• [What needs to be done]:
Reproduce all of the material below verbatim, preserving every line in its original order.

• [Provided entries]:

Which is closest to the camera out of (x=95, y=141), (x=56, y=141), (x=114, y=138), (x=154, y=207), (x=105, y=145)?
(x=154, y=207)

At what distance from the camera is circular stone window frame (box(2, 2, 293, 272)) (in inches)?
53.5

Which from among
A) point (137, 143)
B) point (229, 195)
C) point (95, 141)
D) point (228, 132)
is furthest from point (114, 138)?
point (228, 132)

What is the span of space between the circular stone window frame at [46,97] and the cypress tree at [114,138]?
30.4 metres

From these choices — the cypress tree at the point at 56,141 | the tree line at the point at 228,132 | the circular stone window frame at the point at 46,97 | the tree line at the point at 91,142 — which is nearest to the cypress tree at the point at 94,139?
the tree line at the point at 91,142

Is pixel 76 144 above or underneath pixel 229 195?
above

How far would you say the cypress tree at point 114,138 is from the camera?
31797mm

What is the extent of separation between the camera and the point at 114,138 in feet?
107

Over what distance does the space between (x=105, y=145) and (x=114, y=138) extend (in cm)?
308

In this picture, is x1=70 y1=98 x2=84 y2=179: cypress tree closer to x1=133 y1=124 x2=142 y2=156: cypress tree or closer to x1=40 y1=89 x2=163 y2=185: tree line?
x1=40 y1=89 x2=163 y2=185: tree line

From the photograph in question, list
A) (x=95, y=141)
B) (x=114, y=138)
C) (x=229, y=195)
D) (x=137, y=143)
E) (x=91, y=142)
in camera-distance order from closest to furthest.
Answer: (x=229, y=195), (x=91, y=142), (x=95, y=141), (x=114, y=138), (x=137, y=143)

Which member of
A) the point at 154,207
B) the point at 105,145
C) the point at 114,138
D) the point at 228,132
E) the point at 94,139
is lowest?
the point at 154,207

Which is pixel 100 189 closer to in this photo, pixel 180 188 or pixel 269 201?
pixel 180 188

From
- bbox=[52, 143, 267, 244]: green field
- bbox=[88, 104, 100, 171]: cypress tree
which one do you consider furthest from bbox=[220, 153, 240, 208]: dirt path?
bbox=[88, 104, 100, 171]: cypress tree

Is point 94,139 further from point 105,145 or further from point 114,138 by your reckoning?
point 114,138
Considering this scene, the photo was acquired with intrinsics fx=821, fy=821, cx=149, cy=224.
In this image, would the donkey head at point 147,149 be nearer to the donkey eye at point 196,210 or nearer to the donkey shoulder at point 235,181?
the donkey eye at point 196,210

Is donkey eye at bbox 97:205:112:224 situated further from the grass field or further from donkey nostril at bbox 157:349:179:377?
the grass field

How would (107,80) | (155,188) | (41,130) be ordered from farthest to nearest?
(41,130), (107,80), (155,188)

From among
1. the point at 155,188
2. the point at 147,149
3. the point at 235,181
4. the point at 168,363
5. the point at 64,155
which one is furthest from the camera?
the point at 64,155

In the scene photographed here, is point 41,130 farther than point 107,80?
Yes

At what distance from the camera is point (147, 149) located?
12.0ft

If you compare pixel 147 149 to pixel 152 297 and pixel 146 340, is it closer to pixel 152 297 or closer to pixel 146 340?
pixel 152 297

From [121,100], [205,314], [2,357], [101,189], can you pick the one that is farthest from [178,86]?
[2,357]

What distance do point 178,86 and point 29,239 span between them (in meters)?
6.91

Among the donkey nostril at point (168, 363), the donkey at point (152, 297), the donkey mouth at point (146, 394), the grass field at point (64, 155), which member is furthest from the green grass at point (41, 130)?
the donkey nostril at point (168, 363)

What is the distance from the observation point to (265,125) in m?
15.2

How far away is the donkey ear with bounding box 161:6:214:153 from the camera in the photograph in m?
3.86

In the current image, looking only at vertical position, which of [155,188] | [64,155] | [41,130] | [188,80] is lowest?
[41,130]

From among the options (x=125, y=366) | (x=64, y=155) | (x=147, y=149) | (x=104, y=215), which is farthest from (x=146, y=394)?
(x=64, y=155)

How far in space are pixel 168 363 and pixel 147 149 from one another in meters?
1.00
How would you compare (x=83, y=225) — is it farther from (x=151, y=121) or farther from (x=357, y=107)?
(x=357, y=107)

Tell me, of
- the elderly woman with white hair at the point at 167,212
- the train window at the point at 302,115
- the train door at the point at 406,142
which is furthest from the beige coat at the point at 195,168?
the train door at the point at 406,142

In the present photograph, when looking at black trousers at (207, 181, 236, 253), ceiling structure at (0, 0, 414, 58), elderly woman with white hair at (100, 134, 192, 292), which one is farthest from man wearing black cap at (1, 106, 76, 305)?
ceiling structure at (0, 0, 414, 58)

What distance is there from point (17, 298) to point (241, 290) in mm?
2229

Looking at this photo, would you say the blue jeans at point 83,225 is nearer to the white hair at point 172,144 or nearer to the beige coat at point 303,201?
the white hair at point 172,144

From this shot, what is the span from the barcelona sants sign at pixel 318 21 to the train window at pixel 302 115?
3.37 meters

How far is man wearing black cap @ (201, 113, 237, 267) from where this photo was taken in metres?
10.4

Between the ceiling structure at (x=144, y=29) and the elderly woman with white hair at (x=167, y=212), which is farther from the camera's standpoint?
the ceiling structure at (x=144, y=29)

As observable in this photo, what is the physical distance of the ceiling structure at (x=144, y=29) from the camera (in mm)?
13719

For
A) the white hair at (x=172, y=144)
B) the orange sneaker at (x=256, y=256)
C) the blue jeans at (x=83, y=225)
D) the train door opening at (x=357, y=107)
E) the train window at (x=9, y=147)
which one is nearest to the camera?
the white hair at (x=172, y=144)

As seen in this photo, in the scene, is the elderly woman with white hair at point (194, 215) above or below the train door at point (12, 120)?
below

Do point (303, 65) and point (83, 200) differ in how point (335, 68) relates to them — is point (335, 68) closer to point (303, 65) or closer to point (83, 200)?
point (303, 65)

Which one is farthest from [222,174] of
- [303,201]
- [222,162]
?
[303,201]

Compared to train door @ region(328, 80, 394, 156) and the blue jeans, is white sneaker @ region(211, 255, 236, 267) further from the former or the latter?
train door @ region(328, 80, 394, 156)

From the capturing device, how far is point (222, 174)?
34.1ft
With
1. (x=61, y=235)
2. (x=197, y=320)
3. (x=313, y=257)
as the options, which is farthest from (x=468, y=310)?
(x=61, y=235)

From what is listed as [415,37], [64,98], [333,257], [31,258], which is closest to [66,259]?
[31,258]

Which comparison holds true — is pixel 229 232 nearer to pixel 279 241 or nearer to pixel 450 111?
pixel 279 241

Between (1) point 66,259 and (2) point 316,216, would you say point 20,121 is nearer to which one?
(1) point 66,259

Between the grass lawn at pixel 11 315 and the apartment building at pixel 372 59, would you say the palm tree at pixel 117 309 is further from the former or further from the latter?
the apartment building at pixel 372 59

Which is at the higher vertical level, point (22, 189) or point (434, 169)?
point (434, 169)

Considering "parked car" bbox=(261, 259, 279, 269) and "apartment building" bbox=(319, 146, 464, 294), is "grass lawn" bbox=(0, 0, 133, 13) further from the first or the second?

• [Answer to this problem]:
Which is closest to the camera out of (x=95, y=141), (x=56, y=141), (x=114, y=138), (x=154, y=207), (x=105, y=145)?
(x=154, y=207)

At what distance from the camera is circular stone window frame (box(2, 2, 293, 272)) (in inches)?
53.5

Which from among
A) point (137, 143)
B) point (229, 195)
C) point (95, 141)
D) point (228, 132)
is furthest from point (114, 138)?
point (228, 132)

What is the span of space between the circular stone window frame at [46,97] and the cypress tree at [114,138]?
30.4 metres

From these choices — the cypress tree at the point at 56,141 | the tree line at the point at 228,132 | the circular stone window frame at the point at 46,97 | the tree line at the point at 91,142 — which is nearest to the cypress tree at the point at 94,139?
the tree line at the point at 91,142

Is pixel 76 144 above or underneath pixel 229 195?
above

How far would you say the cypress tree at point 114,138 is from the camera?
31797mm

What is the extent of separation between the camera and the point at 114,138 in feet?
107

Over what distance does the space between (x=105, y=145) and (x=114, y=138) extend (in cm)?
308

In this picture, is x1=70 y1=98 x2=84 y2=179: cypress tree closer to x1=133 y1=124 x2=142 y2=156: cypress tree or closer to x1=40 y1=89 x2=163 y2=185: tree line?
x1=40 y1=89 x2=163 y2=185: tree line

From the photograph in question, list
A) (x=95, y=141)
B) (x=114, y=138)
C) (x=229, y=195)
D) (x=137, y=143)
E) (x=91, y=142)
in camera-distance order from closest to furthest.
Answer: (x=229, y=195), (x=91, y=142), (x=95, y=141), (x=114, y=138), (x=137, y=143)

Which member of
A) the point at 154,207
B) the point at 105,145
C) the point at 114,138
D) the point at 228,132
E) the point at 94,139
is lowest?
the point at 154,207

Which is pixel 100 189 closer to in this photo, pixel 180 188 or pixel 269 201?
pixel 180 188

From
- bbox=[52, 143, 267, 244]: green field
- bbox=[88, 104, 100, 171]: cypress tree
which one do you consider furthest from bbox=[220, 153, 240, 208]: dirt path?
bbox=[88, 104, 100, 171]: cypress tree

Is point 94,139 further from point 105,145 or further from point 114,138 by your reckoning?
point 114,138
Considering this scene, the photo was acquired with intrinsics fx=821, fy=821, cx=149, cy=224.
In this image, would the donkey head at point 147,149 be nearer to the donkey eye at point 196,210 or nearer to the donkey shoulder at point 235,181?
the donkey eye at point 196,210

Is donkey eye at bbox 97:205:112:224 situated further from the grass field or further from donkey nostril at bbox 157:349:179:377?
the grass field

How would (107,80) | (155,188) | (41,130) be ordered from farthest to nearest?
(41,130), (107,80), (155,188)

From among
1. the point at 155,188
2. the point at 147,149
3. the point at 235,181
4. the point at 168,363
5. the point at 64,155
which one is furthest from the camera?
the point at 64,155

In the scene photographed here, is point 41,130 farther than point 107,80?
Yes

At what distance from the camera is point (147, 149) located?
12.0ft

If you compare pixel 147 149 to pixel 152 297 and pixel 146 340, is it closer to pixel 152 297 or closer to pixel 146 340?
pixel 152 297

From [121,100], [205,314], [2,357], [101,189], can you pick the one that is farthest from [178,86]?
[2,357]

What distance do point 178,86 and point 29,239 span between them (in meters)?
6.91

Among the donkey nostril at point (168, 363), the donkey at point (152, 297), the donkey mouth at point (146, 394), the grass field at point (64, 155), which member is furthest from the green grass at point (41, 130)?
the donkey nostril at point (168, 363)

What is the distance from the observation point to (265,125) in m?
15.2

How far away is the donkey ear with bounding box 161:6:214:153 from the camera in the photograph in m?
3.86

In the current image, looking only at vertical position, which of [155,188] | [64,155] | [41,130] | [188,80] is lowest?
[41,130]

From among the options (x=125, y=366) | (x=64, y=155) | (x=147, y=149) | (x=104, y=215), which is farthest from (x=146, y=394)?
(x=64, y=155)

How far in space are pixel 168 363 and pixel 147 149 from one another in meters?
1.00
How would you compare (x=83, y=225) — is it farther from (x=151, y=121) or farther from (x=357, y=107)?
(x=357, y=107)

Tell me, of
- the elderly woman with white hair at the point at 167,212
- the train window at the point at 302,115
- the train door at the point at 406,142
which is furthest from the beige coat at the point at 195,168?
the train door at the point at 406,142

In the present photograph, when looking at black trousers at (207, 181, 236, 253), ceiling structure at (0, 0, 414, 58), elderly woman with white hair at (100, 134, 192, 292), which one is farthest from man wearing black cap at (1, 106, 76, 305)?
ceiling structure at (0, 0, 414, 58)

What distance is there from point (17, 298) to point (241, 290) in mm?
2229

Looking at this photo, would you say the blue jeans at point 83,225 is nearer to the white hair at point 172,144 or nearer to the beige coat at point 303,201?
the white hair at point 172,144

From this shot, what is the span from the barcelona sants sign at pixel 318 21 to the train window at pixel 302 115?
3.37 meters

How far is man wearing black cap @ (201, 113, 237, 267) from where this photo was taken in metres?
10.4

Between the ceiling structure at (x=144, y=29) and the elderly woman with white hair at (x=167, y=212), which is farther from the camera's standpoint?
the ceiling structure at (x=144, y=29)

As observable in this photo, what is the physical distance of the ceiling structure at (x=144, y=29) from the camera (in mm)?
13719

For
A) the white hair at (x=172, y=144)
B) the orange sneaker at (x=256, y=256)
C) the blue jeans at (x=83, y=225)
D) the train door opening at (x=357, y=107)
E) the train window at (x=9, y=147)
which one is nearest to the camera?
the white hair at (x=172, y=144)

As seen in this photo, in the scene, is the elderly woman with white hair at point (194, 215) above or below the train door at point (12, 120)?
below

Do point (303, 65) and point (83, 200) differ in how point (335, 68) relates to them — is point (335, 68) closer to point (303, 65) or closer to point (83, 200)?
point (303, 65)

Which one is farthest from [222,174] of
- [303,201]
- [222,162]
?
[303,201]

Compared to train door @ region(328, 80, 394, 156) and the blue jeans, is white sneaker @ region(211, 255, 236, 267) further from the former or the latter?
train door @ region(328, 80, 394, 156)

From the capturing device, how far is point (222, 174)?
34.1ft
With
1. (x=61, y=235)
2. (x=197, y=320)
3. (x=313, y=257)
as the options, which is farthest from (x=468, y=310)?
(x=61, y=235)

From what is listed as [415,37], [64,98], [333,257], [31,258], which is closest to [66,259]?
[31,258]

Which comparison holds true — is pixel 229 232 nearer to pixel 279 241 or nearer to pixel 450 111?
pixel 279 241

Between (1) point 66,259 and (2) point 316,216, would you say point 20,121 is nearer to which one?
(1) point 66,259

Between the grass lawn at pixel 11 315 and the apartment building at pixel 372 59, would you say the palm tree at pixel 117 309 is further from the former or further from the latter?
the apartment building at pixel 372 59

Which is at the higher vertical level, point (22, 189) or point (434, 169)?
point (434, 169)

Considering "parked car" bbox=(261, 259, 279, 269) and "apartment building" bbox=(319, 146, 464, 294), is "grass lawn" bbox=(0, 0, 133, 13) further from the first or the second?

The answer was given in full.